4 minute read

A MAN OF METAL

by Joe Earle

Here’s how Ed Garcia describes how he became a sculptor: He started by doodling in 3-D. He worked as a therapist back then and while he chatted with his clients, he’d take paper clips and twist them into interesting little shapes.

“I used to doodle, but not with a pencil,” he said one recent morning. “I used to doodle by bending paper clips. As a joke, one of my clients sent me a truck with 20-foot bars of rebar for me to bend.”

Garcia took the challenge. He learned to weld and bend big bars of metal. Then, once he retired, he wanted something creative to do, so he turned his attention to sculpture. In a studio at his home in the Pine Hills neighborhood in Atlanta, he’d transform metal into abstract designs fit for a tabletop or a garden.

Before that, he’d made little art. “I’m not into challenges to see if I can be successful in achieving something, but rather to experience the pleasure of trying something different,” he said.

Examples of his work now decorate the spacious 14th-floor Buckhead condo he and his wife and their two cats share. Because of that move last year, the 87-yearold Garcia said he’s no longer making sculptures. He had to give up his studio and also said he can no longer manhandle the metal he once did. “It was time to do something else,” he said.

Now he’s covering the walls of his condo with photographs he’s taken during travels to places such as Vietnam, China, South Africa and other far-parts of the world.

It’s just another change for a man who must be used to them. He said he grew up in the New York neighborhood known as Spanish Harlem, a first-generation American. His parents both were immigrants— his father from Mexico, his mother from Venezuela.

Garcia dropped out of high school and ended up in the U.S. Army, where he trained as a mechanic and earned his highschool-equivalency diploma. After the Army, he attended New York University. In 1968, he started studying to be a therapist. By 1977, he’d tired of New York—“It was time to do something else,” he said.—and decided to move to Atlanta to practice. He retired, he said, “sometime around 1989.”

In retirement, he helms discussion groups for seniors who want to face big questions about their lives. They talk of ethics and morality, the pursuit of happiness, love, faith, the lessons one learns as one grows older, even gossip. His workshops gather a couple of times a month with groups at various assisted living centers, he said.

“When I first start teaching at a different place, my first question is, ‘Would you choose to remember all your past experiences and not have new ones, or would you choose to have new experiences and not remember the old ones?’” he said.

David Brooks, director of resident services at St. Anne’s Terrace, a not-for-profit senior living center in Buckhead affiliated with St. Anne’s Episcopal Church, said Garcia has been leading a discussion group there since last October.

It has proved popular, Brooks said. It started with about 10 participants and has grown to 25 or 30 from the center’s 100 residents. They discuss a wide variety of topics. “He asks a lot of questions,” Brooks said.

Participants tell Brooks they enjoy taking part. “Being together, there’s a closeness,” Brooks said. “Sometimes people in our community can get withdrawn. But they get more engaged. He gets the ball rolling.”

Garcia says he’s led menonly discussion groups that discuss intimacy. This spring, he and Dr.

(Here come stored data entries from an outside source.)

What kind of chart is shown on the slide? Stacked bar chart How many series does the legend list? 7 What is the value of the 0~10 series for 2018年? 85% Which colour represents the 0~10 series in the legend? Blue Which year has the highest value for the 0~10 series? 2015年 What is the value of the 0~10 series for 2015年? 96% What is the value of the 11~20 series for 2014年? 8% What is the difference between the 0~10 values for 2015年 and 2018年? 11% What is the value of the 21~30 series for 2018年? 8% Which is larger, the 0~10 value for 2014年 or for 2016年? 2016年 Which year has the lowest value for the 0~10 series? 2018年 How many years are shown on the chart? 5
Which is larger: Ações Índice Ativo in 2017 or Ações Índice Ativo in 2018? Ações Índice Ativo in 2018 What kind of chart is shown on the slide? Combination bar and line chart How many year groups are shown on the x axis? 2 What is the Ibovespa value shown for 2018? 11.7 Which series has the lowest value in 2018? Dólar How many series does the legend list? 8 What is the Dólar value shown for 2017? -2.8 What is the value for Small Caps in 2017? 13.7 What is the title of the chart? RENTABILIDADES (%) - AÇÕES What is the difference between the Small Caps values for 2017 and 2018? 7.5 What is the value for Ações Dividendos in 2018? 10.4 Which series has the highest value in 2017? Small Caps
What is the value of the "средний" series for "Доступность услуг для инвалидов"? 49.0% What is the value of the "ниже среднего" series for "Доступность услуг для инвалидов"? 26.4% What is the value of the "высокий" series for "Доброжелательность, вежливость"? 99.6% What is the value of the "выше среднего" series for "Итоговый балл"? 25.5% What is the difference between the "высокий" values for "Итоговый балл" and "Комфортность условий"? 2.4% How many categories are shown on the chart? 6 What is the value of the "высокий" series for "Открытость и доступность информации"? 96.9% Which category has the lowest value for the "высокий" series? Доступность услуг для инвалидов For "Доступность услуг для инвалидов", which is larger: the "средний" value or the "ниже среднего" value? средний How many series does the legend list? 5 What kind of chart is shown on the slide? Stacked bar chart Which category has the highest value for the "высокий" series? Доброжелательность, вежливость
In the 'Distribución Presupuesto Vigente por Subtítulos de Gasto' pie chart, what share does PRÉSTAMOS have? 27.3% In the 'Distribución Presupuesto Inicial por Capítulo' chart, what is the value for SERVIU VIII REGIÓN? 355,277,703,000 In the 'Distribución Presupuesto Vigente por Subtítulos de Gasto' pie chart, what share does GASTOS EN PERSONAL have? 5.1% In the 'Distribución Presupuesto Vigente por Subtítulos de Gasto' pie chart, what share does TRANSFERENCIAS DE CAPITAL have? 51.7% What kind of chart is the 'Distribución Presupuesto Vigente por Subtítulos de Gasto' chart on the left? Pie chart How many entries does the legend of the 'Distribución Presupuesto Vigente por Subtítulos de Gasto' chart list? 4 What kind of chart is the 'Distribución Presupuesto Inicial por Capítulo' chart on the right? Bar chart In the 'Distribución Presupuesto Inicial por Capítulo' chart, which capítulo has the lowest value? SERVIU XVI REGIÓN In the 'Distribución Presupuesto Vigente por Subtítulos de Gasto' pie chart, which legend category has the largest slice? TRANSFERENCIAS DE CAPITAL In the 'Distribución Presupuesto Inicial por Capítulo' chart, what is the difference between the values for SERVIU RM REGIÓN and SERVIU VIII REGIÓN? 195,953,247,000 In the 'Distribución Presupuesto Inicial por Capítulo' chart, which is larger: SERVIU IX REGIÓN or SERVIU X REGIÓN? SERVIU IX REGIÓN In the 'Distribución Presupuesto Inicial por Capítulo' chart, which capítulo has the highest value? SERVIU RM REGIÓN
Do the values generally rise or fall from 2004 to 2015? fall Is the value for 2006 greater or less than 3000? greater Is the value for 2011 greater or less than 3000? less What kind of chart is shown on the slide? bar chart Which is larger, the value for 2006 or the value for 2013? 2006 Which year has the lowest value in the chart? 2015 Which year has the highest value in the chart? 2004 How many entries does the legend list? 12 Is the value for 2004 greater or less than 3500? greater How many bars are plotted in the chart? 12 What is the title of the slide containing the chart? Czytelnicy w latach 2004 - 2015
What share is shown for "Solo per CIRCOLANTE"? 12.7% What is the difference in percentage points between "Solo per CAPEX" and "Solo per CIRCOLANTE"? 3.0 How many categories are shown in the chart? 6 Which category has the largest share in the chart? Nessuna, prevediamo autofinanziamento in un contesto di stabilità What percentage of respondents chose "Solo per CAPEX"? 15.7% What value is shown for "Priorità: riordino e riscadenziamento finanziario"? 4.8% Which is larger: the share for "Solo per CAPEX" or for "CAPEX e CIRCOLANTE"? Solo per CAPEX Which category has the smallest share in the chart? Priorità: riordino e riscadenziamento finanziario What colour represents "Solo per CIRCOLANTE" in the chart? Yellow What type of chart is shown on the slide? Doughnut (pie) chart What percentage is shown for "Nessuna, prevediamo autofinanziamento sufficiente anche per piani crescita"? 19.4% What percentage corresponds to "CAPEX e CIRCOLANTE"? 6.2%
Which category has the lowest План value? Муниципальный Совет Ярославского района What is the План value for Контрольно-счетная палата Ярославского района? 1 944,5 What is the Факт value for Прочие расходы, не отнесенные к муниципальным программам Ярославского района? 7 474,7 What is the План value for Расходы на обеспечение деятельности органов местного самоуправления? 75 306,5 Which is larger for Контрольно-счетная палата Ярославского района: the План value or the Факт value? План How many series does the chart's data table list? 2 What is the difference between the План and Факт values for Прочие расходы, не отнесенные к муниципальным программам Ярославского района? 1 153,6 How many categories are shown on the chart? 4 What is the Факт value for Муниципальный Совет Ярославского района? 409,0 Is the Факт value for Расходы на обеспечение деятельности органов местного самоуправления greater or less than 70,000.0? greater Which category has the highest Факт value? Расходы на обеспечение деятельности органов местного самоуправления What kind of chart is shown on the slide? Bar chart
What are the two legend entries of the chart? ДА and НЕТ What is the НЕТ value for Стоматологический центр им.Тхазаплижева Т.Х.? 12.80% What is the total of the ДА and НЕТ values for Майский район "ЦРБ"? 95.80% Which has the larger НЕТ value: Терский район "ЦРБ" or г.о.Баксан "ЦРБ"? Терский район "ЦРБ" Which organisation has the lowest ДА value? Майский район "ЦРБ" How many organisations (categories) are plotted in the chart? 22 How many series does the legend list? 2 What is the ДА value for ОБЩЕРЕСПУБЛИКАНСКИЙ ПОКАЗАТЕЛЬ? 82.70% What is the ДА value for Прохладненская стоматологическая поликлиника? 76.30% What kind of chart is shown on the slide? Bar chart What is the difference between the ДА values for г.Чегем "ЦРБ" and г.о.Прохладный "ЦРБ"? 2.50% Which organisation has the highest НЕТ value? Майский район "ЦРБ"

Irma Starr planned to jointly teach a coed class on the topic as part of Emory University’s Osher Lifelong Learning Institute.

The class, titled “Challenges as we age: intimacy, sensuality and sex,” promised to “explore the generational and gender attitudes learned during our adolescent years and how these learned attitudes and values influence our needs and desires toward intimacy as we age,” according to the course catalog.

“This is not a howto class,” he said, smiling at the notion. “It is a class to understand the myths we face as we age—like, ‘You’re too old to do this.’ [But] we feel the desire to touch and be touched. We want the intimacy.”

Garcia thinks having both men and women in the class will allow each to better understand the other. “It’s going to be a very interesting challenge,” he said. And he likes challenges.

Three questions for Ed Garcia

Who are your heroes?

I think all of us have a hero within us. It lies dormant until a set of circumstances allows our heroism to emerge. I also believe that all of us have been heroes at one time or another, not by what we have done, but rather by what we have not done.

How can seniors maintain their creativity as they age?

SEE, don’t just look. Use all of your senses to explore. A spoon is used for you to slurp your soup. What’s it made of? How did it first come to be used? In what different ways can or is it being used? Is it called by different names?

Break established patterns. Don’t keep mourning about what you cannot any longer do, but rather focus on what you can do. To hell with success, now is the time for fulfillment. If your limited in what you can do, enjoy the pleasure of your imagination. EXPLORE, EXPLORE, EXPLORE!

What can seniors learn from discussions about intimacy?

They can learn that it is a universal human need from the day we are born to the day we die. It signals that we are not alone, but that we belong, and are wanted. It makes us part of the human race.

The only thing that prevents us from allowing ourselves to be intimate is fear. With some, it is the fear of the pain they might experience if they were not to receive it, so it is better not to allow themselves to experience it… how ironic.